* _Excerpt provided_
◇ ◇ ◇ ◇ ◇

9 months ago by
University College London Cancer Institute
From my experience, it does not make much difference (if any at all) provided you are just looking to determine raw counts over known transcripts. For HT-seq, which uses a GTF/GFF reference over which abundances are counted from an aligned BAM, you may observe differences at genes where transcription occurs on both strands, like antisense transcripts (e.g. XIST and TSIX). For other programs, like Kallisto, which counts abundances over a FASTA reference transcriptome, I believe that no or absolute minimal differences in count abundances will be observed (and I have tested this).
A good aligner will be able to align all reads, irrespective, and record strand-specific information in the BAM file. This information can then be used by programs like Cufflinks in order to determine strand-specific count abundances, or indeed HT-seq to corroborate strand-specific information in the aligned BAM file with that in the reference GTF/GFF.

◇ ◇ ◇ ◇ ◇

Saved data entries

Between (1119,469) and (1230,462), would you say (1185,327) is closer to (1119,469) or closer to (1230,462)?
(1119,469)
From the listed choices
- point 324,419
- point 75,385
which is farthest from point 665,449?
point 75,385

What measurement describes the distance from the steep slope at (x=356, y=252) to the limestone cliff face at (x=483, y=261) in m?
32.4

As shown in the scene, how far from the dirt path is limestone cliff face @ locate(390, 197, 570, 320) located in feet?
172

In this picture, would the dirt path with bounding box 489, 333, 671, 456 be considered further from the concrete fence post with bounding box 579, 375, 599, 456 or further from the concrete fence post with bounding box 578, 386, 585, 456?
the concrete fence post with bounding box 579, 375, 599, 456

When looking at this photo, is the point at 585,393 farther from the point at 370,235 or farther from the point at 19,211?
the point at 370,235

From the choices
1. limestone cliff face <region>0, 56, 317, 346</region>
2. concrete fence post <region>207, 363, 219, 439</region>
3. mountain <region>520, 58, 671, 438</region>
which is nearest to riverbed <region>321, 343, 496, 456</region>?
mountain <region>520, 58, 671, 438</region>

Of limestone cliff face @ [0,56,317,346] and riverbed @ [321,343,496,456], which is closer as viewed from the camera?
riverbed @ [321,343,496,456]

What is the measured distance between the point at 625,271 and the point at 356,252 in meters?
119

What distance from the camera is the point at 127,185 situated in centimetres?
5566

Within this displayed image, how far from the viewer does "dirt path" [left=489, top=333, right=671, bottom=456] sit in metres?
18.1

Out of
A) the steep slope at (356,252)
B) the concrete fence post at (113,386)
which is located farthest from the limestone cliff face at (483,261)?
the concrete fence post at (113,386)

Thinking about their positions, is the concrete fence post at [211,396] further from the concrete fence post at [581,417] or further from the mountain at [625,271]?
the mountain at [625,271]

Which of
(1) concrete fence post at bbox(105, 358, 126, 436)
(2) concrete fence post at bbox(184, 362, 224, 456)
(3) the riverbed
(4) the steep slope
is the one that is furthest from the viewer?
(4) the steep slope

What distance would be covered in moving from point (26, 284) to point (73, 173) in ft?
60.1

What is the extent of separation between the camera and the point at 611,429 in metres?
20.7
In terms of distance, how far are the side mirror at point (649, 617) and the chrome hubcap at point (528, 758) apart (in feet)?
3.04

◇ ◇ ◇ ◇ ◇

Please pick up the forum reply on strand-specific read counting after its last sentence and continue it.

I did this recently for a bacterial RNA-seq project where transcription occurred virtually across the entire circular genome on both strands. Had I selected unstranded, in this case, I would observe roughly double count values and half the identified transcripts (and all would be identified on a single strand). The bacterial genome is obviously different from mammalian, though.
I would encourage you to read this great thread: How To Determine If Paired–End Illumina Rnaseq Reads Are Strand–Specific
The issue of strandedness in RNA-seq analysis is one that causes a lot of headaches, so, I'm sure that others have more to add.